The selection ends, as indeed Britain might itself, with Nicola Sturgeon, but the one woman on the list whose story made me wince the most was the novelist Fanny Burney. In a letter to her sister, she described the mastectomy she had in 1811 after being diagnosed with breast cancer. There were seven doctors, no form of anaesthesia, and she was placed on a mattress with instructions she wasn’t to be held. A cambric handkerchief was placed over her face, but it was transparent. “Bright through the cambric, I saw the glitter of polished steel,” she wrote. At this point I should stop, as indeed did Dame Jenni, and point out that Fanny Burney lived for another 29 years after the operation.
Two good questions – “Who was the first feminist you ever met?” and “Would you have been a suffragette or a suffragist” – followed, and for the answer to the first we went back to her native Barnsley (who could even guess?). It was her French teacher, Mme Short, who sounds a bit like a south Yorkshire Jean Brodie, “a slight smell of body odour mixed with Je Reviens and so beautiful that the class all fell in love with her”. Mme Short insisted that her gals, when reading Flaubert’s Madame Bovary, had to take the side of poor Emma Bovary, whose position of utter powerlessness “we needed to analyse as feminists”.
Murray, who has the knack – invaluable for a broadcaster – of treating an audience of 400 with the same intimacy, naturalness and engagement as table of four, added that although she’s president of the Fawcett Society (of non-violent suffragists) she would also have been tempted to join the suffragettes, whose campaign for the vote used violence (although they pledged never to harm human life). “It’s both, really. But if I ask myself which one … I can just see myself chained to the railings.”
I could have got this wrong, but I can imagine Val McDermid, novelist and Woman’s Hour stalwart, joining her there. In September, McDermid will celebrate 30 years as a published novelist, and she was particularly good at explaining how she first started. As a busy tabloid news editor in Manchester, the only free time in which she could write was on Monday afternoons between 2pm and 7pm. The writer Mary Higgins Clark, she pointed out, bringing up five young children, had even less: just the one hour from 10pm-11pm. “But it’s a good idea to identify a chunk of time where you’re regularly free and at your most productive. If you won’t commit to yourself, how can you expect anyone else to commit to you?” Sound advice.
Here’s some more, culled from an engaging event with Bulgarian-born poet and writer Kapka Kassabova and Donegal mapmaker and writer Garrett Carr.

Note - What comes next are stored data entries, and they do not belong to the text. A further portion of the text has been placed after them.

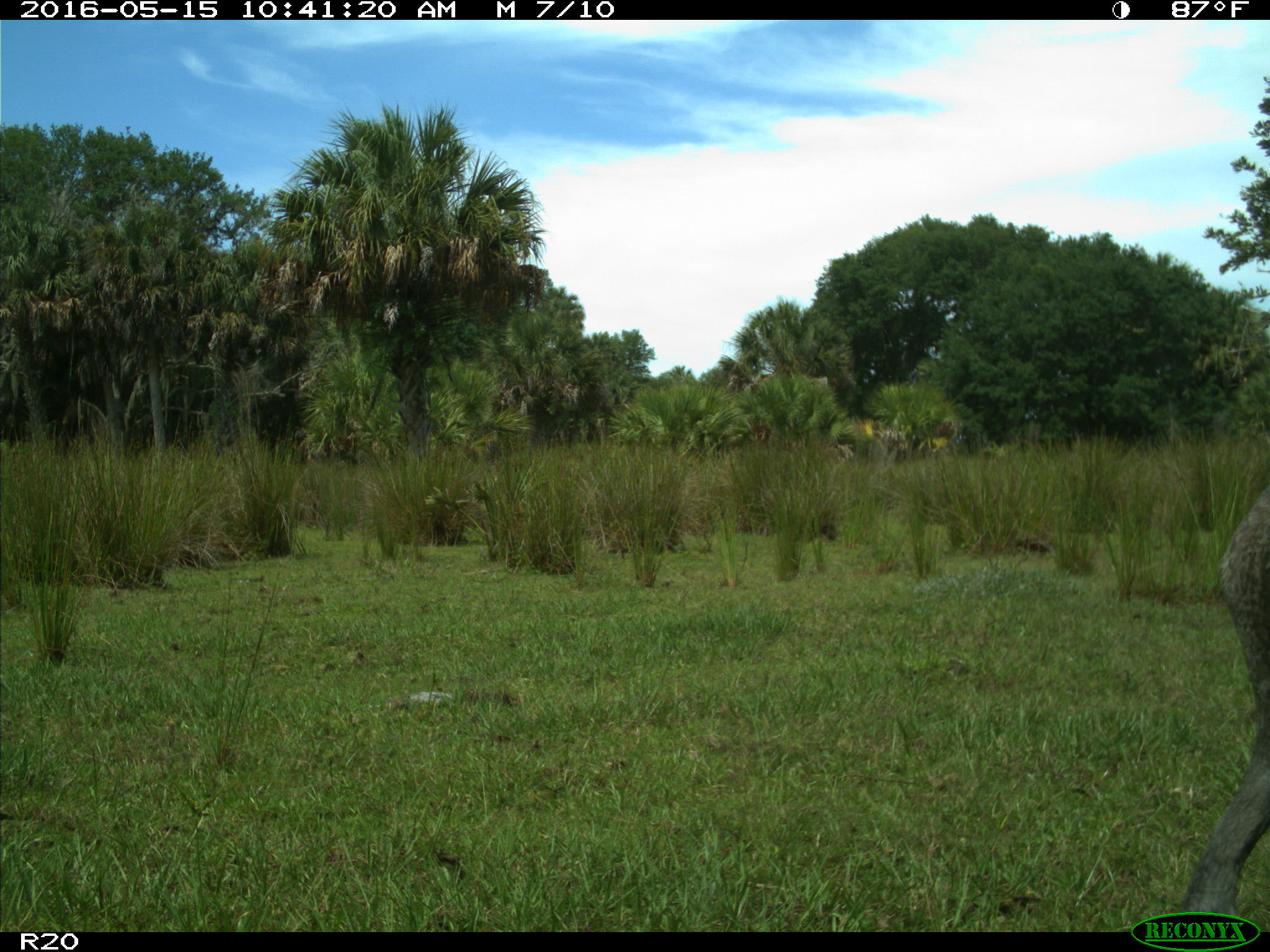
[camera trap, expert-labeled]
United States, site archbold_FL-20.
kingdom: Animalia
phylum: Chordata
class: Aves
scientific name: Aves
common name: birds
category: unidentified bird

Treat the periphery just as if it were the centre. Travel there – to Bulgaria’s once-forbidden border zones with Turkey and Greece in her case, and Northern Ireland’s wriggling frontier in his – talk to the borderland peoples, make allowances for their contrariness, listen to their stories, and take the pulse of the past. Stir in the mind, leave to settle, then write up with panache. And if you’re lucky with your timing, as these two are, you’ll find publication coincides with everyone suddenly worrying about soft borders turning dangerously, divisively hard.